O para casi todos. En la parte de atrás de la Plaza Mayor, ya se percibe también el otro movimiento, el que ahora aparece en un segundo plano, pero que poco después se situará por delante en la escena. Y se mantendrá muchas horas. Muchas. ¿El de la hostelería? Acertó usted. En uno de los bares de la zona, una camarera despacha desde hace rato cafés sin conocimiento. En otra terraza, un grupo duda: ¿Desayuno o vermú? ¿Qué hora es? Pues venga, esas cañas.

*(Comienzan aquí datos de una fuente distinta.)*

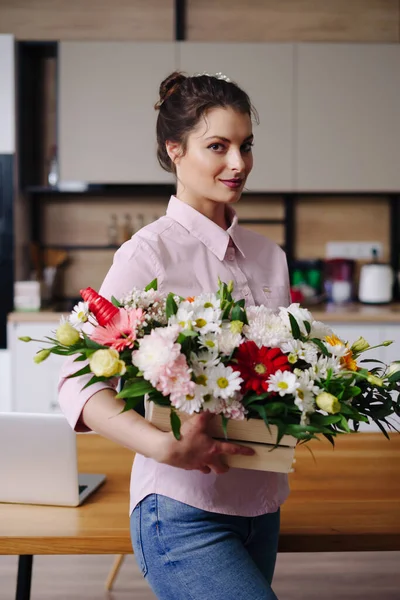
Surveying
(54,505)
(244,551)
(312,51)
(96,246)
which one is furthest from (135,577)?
(312,51)

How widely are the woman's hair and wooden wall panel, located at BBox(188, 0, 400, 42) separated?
9.89ft

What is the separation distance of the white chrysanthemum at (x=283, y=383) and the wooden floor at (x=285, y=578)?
1694 millimetres

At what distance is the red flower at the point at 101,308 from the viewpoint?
1052mm

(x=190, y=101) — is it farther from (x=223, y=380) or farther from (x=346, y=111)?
(x=346, y=111)

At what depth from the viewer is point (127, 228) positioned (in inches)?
167

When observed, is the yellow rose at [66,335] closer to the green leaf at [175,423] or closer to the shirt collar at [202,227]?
the green leaf at [175,423]

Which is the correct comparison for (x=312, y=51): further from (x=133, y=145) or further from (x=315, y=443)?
(x=315, y=443)

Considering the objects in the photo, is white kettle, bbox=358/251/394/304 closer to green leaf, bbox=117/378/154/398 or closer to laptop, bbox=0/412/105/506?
laptop, bbox=0/412/105/506

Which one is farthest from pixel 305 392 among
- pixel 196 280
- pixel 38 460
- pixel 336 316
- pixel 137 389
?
pixel 336 316

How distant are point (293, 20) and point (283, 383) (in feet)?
12.0

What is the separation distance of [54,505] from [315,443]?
0.78m

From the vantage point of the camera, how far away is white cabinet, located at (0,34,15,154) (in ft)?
12.2

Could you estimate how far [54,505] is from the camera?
4.86 feet

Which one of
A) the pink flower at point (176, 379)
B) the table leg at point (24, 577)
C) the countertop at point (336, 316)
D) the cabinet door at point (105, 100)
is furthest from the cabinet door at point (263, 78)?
the pink flower at point (176, 379)
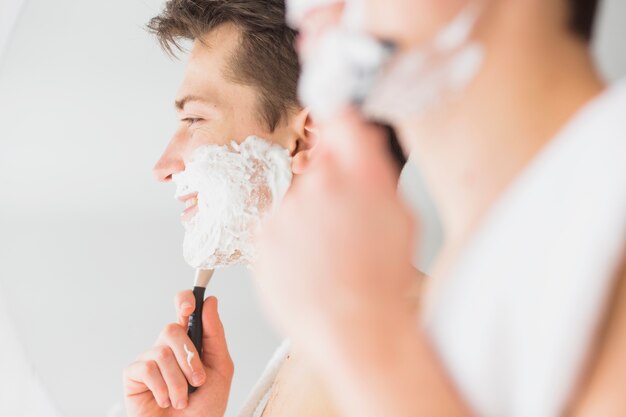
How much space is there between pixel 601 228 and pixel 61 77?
1.14m

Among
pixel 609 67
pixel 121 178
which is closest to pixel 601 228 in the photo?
pixel 609 67

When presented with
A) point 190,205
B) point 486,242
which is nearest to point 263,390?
point 190,205

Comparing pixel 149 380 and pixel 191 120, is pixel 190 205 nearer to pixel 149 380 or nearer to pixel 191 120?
pixel 191 120

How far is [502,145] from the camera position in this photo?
426 millimetres

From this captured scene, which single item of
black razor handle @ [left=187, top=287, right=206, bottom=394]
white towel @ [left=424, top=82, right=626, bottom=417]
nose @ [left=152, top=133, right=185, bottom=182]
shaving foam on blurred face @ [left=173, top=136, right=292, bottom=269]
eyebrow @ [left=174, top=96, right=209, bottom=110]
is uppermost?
eyebrow @ [left=174, top=96, right=209, bottom=110]

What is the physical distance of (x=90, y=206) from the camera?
1.36 metres

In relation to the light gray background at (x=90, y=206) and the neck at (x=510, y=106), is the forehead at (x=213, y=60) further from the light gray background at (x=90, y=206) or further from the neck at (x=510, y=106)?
the neck at (x=510, y=106)

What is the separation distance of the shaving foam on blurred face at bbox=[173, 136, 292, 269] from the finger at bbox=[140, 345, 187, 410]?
13 cm

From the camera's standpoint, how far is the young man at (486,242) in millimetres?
394

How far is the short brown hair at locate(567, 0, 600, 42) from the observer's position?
1.40 ft

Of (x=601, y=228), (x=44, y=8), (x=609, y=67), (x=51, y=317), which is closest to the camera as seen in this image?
(x=601, y=228)

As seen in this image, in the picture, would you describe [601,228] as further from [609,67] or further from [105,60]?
[105,60]

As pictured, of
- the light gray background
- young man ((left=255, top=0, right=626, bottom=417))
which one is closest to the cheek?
young man ((left=255, top=0, right=626, bottom=417))

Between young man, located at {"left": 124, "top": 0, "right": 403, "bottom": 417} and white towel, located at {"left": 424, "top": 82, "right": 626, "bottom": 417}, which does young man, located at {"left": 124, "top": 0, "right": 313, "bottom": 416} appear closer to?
young man, located at {"left": 124, "top": 0, "right": 403, "bottom": 417}
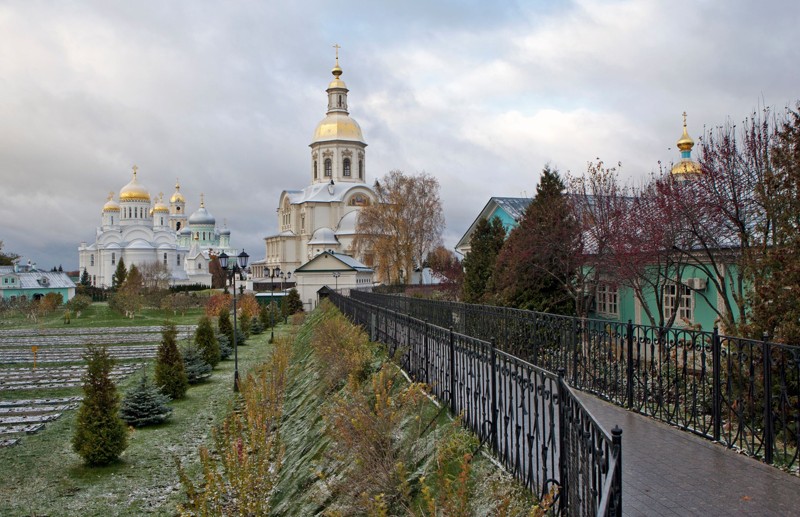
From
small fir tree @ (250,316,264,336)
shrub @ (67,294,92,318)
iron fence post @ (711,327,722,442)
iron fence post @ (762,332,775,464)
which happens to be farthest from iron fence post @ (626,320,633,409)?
shrub @ (67,294,92,318)

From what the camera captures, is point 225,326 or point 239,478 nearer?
point 239,478

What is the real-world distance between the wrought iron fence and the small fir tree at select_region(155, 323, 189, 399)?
6.72 meters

Por la parte de atrás, cerquita de San Juan, una floristería descarga para preparar los pasos antes de la procesión de la madrugada. Conviene tenerlo todo listo. Al tiempo, varios trabajadores de los bares de la zona pasan colocando mesas y arrastrando sillas en carretillas. Alguno no parece de muy buen humor. Les come la jera, y la perspectiva que aparece en el horizonte no es la mejor. El día va a ser duro en la misma proporción que va a resultar divertido para el común de la ciudad.
En Viriato, el bar que hay también funciona a toda máquina ya pasadas las once, mientras las primeras damas de la Esperanza avanzan hacia la rúa. Los rezagados caminan en paralelo y se asoman: ¿Hay sitio? No. A ir para delante. Hoy no hay problema. Casi se agradece estar en la calle. Incluso, para los padres de dos gemelos que deben estar degustando en ese instante una de sus veinte primeras comidas sólidas. Los abnegados progenitores sacan a los muchachos para que contemplen al Barandales. A llorar. Retirada.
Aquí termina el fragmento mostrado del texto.